Copy the Senseye interview below word for word, from its title line through its final sentence.

◆ **EXCERPT**:
----------

5 Minutes with Senseye – 6th Discovering Start-Ups Competition Finalist

Senseye (a name chosen to signify guidance and authority) is a Southampton based start-up founded early this year. Levering the IoT, they specialise in advanced predictive analytics and machine learning, bringing to companies the benefits of condition based maintenance but in an easy to use way, with insights delivered using natural human language, so that no technical background is needed and all at a low cost. They have been shortlisted to pitch at the 6th Discovering Competition Finals at Deloitte in London on October 21.

Rob Russell CTO of Senseye shares his insights via this short Q&A:

senseye team resized

From left to right; Simon Kampa (CEO); Alexander Hill; Rob Russell (CTO); Daniel Reid; Harry Rose; Robert Booker

What was the need you saw?

The need we identified is to make businesses more profitable by driving out inefficiencies and unpredictability caused by the machines and equipment they depend on. The area of condition monitoring is mature, but still has high parries to entry.  At Senseye we are developing an affordable, simple software solution that is sector agnostic and accessible to all.

What technology innovations do you expect to see unfold going into 2016?

The expectation for 2016 is for machine learning is to stimulate business cases that will arise from the establishment of the IoT.  Current IoT deployments are incentivised by specific vertical business cases but there is the opportunity to derive additional value by looking at the data across verticals. This then delivers insights outside the scope of the initial intent for the vertical solutions.

----------

◆ **DATA**:

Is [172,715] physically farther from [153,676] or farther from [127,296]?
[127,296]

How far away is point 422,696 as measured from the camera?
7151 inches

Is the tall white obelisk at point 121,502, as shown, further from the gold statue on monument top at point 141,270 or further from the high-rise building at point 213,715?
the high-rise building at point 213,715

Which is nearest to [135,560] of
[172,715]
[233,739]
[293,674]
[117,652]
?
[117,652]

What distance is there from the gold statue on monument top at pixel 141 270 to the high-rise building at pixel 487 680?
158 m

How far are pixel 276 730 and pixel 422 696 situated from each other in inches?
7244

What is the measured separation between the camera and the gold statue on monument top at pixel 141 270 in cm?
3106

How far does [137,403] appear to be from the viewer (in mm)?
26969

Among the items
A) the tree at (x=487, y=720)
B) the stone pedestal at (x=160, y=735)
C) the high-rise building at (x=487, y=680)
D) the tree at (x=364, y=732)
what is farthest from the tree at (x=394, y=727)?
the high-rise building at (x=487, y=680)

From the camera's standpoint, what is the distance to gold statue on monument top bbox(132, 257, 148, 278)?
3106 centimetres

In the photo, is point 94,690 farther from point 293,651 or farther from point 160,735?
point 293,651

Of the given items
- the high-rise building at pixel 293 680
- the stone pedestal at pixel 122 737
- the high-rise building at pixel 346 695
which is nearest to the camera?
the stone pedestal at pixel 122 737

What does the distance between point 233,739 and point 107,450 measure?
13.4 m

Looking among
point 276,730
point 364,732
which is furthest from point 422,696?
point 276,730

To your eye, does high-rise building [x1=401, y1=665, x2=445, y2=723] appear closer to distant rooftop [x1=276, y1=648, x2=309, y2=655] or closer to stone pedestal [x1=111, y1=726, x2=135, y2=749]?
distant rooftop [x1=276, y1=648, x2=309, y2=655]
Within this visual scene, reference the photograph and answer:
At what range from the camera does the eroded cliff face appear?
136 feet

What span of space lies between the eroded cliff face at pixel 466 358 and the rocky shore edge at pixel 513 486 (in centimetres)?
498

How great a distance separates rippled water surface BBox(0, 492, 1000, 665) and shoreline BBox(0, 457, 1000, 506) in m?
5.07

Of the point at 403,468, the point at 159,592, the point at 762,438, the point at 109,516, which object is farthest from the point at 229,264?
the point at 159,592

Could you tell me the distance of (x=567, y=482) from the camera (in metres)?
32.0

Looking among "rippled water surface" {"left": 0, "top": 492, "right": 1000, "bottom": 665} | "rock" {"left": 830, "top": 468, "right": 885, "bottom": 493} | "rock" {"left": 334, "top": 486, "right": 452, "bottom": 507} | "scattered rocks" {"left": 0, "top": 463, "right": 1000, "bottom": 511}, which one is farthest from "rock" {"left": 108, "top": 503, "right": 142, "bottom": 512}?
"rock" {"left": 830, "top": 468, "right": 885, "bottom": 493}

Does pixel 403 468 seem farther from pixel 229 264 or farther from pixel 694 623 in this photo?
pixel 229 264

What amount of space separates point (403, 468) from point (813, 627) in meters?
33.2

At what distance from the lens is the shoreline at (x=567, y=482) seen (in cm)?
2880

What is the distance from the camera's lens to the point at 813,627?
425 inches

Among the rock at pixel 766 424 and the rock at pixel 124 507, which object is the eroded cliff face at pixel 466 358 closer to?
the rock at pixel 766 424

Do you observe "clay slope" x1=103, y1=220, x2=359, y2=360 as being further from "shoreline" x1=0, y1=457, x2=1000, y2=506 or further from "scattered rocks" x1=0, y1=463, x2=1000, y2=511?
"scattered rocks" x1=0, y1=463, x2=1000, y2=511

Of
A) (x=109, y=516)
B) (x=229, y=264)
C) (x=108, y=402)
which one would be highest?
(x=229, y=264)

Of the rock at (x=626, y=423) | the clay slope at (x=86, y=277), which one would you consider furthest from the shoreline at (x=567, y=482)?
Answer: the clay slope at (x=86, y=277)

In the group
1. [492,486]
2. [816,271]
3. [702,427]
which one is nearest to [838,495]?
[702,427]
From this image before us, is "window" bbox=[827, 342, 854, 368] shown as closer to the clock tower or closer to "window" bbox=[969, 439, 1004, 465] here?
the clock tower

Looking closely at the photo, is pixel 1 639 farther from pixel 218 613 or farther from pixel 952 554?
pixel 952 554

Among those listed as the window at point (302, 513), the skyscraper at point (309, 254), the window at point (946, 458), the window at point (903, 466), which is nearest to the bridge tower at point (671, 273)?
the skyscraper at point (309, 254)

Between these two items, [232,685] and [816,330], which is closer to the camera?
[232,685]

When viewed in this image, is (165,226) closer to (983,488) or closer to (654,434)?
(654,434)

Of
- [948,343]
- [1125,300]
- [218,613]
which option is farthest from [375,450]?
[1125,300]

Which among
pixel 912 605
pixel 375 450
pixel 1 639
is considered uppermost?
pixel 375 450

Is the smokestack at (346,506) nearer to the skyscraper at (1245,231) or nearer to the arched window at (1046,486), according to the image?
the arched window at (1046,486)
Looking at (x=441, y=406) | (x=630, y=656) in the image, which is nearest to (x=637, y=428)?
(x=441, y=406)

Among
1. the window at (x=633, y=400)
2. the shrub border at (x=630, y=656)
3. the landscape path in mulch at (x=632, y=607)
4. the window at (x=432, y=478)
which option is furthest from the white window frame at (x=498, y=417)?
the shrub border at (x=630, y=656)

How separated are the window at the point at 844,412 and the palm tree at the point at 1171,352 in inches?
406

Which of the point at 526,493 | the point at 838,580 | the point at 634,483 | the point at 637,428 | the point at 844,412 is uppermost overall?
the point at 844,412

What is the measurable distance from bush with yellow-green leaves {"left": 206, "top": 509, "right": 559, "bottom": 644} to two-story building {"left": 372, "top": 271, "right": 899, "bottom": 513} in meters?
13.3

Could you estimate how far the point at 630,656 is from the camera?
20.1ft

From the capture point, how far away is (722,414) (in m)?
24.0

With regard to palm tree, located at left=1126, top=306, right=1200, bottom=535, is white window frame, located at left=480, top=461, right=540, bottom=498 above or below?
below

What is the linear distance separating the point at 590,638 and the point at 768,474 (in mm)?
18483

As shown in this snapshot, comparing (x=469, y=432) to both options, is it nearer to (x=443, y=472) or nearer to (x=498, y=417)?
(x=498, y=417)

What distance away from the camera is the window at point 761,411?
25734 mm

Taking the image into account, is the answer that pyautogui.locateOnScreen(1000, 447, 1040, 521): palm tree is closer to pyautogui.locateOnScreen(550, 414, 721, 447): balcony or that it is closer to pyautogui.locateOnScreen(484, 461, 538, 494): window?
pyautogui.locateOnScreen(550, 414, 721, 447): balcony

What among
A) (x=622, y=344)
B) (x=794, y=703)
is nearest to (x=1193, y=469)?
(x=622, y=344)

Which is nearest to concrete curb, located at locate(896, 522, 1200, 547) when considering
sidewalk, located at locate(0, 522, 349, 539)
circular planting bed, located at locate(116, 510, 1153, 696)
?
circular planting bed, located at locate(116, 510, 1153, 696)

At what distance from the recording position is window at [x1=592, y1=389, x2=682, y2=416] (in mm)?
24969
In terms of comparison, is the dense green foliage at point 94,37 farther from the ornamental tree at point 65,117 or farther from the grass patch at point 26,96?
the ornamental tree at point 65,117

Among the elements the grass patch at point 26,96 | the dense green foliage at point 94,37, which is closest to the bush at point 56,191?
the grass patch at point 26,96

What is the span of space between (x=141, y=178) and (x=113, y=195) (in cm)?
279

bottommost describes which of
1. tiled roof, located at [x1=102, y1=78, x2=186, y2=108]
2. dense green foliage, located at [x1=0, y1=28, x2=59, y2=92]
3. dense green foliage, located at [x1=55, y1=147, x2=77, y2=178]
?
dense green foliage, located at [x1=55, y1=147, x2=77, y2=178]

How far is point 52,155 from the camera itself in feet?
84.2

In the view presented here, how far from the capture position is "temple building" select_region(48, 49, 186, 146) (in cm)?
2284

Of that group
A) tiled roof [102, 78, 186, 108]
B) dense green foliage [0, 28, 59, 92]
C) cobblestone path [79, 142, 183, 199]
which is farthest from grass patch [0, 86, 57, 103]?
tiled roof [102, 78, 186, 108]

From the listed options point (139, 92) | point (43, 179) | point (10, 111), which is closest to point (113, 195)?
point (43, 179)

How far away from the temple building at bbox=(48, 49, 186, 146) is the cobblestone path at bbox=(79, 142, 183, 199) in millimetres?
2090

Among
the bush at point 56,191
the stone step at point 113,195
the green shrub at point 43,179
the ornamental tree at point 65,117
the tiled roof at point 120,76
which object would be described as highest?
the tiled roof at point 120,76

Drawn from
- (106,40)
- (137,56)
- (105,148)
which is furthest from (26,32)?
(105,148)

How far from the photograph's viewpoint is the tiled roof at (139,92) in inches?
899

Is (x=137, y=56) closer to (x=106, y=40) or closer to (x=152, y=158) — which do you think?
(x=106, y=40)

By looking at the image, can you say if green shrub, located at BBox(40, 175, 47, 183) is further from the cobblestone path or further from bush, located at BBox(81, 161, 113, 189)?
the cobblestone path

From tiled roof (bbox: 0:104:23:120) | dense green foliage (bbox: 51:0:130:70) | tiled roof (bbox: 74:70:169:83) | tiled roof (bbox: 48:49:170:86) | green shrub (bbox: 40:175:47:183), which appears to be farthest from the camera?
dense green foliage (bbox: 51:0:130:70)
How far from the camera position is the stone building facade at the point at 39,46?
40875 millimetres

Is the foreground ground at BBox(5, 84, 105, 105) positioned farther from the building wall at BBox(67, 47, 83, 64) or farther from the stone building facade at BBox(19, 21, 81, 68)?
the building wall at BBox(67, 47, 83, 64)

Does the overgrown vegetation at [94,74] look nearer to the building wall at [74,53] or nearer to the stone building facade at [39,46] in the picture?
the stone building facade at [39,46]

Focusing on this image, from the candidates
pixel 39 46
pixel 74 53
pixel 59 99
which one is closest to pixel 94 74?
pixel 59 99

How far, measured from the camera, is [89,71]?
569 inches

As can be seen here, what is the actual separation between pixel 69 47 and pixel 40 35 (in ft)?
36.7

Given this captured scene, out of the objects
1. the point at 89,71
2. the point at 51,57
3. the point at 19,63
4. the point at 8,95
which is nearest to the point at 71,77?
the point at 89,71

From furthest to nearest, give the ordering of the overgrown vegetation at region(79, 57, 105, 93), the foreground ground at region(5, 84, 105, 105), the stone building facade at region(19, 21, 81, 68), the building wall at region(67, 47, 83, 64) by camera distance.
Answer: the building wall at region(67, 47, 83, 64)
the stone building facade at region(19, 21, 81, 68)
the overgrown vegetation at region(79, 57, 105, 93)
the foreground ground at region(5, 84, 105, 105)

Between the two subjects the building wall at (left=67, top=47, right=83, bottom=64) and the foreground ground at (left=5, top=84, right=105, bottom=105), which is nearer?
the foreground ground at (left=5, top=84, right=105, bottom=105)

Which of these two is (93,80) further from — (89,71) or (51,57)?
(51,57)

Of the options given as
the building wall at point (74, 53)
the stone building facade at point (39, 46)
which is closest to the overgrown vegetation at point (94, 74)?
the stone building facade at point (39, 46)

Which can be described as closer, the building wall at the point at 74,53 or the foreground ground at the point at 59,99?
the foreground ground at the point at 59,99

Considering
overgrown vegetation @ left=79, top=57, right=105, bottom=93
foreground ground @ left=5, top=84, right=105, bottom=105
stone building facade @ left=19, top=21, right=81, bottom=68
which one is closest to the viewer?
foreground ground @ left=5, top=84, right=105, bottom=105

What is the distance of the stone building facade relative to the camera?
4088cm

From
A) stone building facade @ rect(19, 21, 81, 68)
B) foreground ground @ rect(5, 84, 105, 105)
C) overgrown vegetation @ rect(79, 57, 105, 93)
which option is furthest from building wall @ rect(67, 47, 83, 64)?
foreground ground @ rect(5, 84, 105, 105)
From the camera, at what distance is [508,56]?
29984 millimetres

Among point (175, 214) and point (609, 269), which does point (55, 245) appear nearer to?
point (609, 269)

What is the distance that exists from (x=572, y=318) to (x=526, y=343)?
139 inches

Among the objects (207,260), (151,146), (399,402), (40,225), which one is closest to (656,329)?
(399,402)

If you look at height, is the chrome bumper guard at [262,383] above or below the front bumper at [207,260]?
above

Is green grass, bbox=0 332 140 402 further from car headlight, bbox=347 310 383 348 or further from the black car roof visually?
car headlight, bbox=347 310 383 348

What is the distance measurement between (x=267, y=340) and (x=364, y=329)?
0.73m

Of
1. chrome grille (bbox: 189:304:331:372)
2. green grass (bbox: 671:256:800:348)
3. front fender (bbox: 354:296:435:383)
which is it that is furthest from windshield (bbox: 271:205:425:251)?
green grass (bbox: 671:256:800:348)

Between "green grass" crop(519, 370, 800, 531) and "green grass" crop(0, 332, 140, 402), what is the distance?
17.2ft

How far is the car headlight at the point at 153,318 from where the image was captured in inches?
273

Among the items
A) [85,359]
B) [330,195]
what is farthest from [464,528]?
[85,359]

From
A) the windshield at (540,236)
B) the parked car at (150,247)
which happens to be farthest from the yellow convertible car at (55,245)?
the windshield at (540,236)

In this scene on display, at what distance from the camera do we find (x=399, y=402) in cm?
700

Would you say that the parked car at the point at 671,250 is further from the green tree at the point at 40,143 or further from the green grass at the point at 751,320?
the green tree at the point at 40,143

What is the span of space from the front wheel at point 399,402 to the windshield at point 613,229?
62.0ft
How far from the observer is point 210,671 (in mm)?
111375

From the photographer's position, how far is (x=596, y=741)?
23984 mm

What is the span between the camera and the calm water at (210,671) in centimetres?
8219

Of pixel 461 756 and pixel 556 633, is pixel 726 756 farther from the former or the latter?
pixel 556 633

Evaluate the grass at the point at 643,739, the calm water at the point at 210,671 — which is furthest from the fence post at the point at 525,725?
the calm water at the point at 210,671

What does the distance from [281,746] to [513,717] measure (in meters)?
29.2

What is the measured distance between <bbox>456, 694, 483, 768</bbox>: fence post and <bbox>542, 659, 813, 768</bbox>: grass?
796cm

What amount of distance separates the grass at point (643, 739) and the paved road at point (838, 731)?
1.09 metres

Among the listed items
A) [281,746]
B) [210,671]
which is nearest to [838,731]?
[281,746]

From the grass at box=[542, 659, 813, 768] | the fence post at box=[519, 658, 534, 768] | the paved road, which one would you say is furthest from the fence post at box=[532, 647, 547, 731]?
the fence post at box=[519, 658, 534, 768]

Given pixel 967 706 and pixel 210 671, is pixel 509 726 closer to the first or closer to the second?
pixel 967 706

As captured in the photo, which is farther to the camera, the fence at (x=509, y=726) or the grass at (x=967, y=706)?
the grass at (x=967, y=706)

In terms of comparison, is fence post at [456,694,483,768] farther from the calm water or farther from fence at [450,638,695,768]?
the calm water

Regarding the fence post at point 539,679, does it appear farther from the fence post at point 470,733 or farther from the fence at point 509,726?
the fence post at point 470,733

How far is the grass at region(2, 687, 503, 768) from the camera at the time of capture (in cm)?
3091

----------

◆ **THE SOLUTION**:
5 Minutes with Senseye – 6th Discovering Start-Ups Competition Finalist

Senseye (a name chosen to signify guidance and authority) is a Southampton based start-up founded early this year. Levering the IoT, they specialise in advanced predictive analytics and machine learning, bringing to companies the benefits of condition based maintenance but in an easy to use way, with insights delivered using natural human language, so that no technical background is needed and all at a low cost. They have been shortlisted to pitch at the 6th Discovering Competition Finals at Deloitte in London on October 21.

Rob Russell CTO of Senseye shares his insights via this short Q&A:

senseye team resized

From left to right; Simon Kampa (CEO); Alexander Hill; Rob Russell (CTO); Daniel Reid; Harry Rose; Robert Booker

What was the need you saw?

The need we identified is to make businesses more profitable by driving out inefficiencies and unpredictability caused by the machines and equipment they depend on. The area of condition monitoring is mature, but still has high parries to entry.  At Senseye we are developing an affordable, simple software solution that is sector agnostic and accessible to all.

What technology innovations do you expect to see unfold going into 2016?

The expectation for 2016 is for machine learning is to stimulate business cases that will arise from the establishment of the IoT.  Current IoT deployments are incentivised by specific vertical business cases but there is the opportunity to derive additional value by looking at the data across verticals. This then delivers insights outside the scope of the initial intent for the vertical solutions.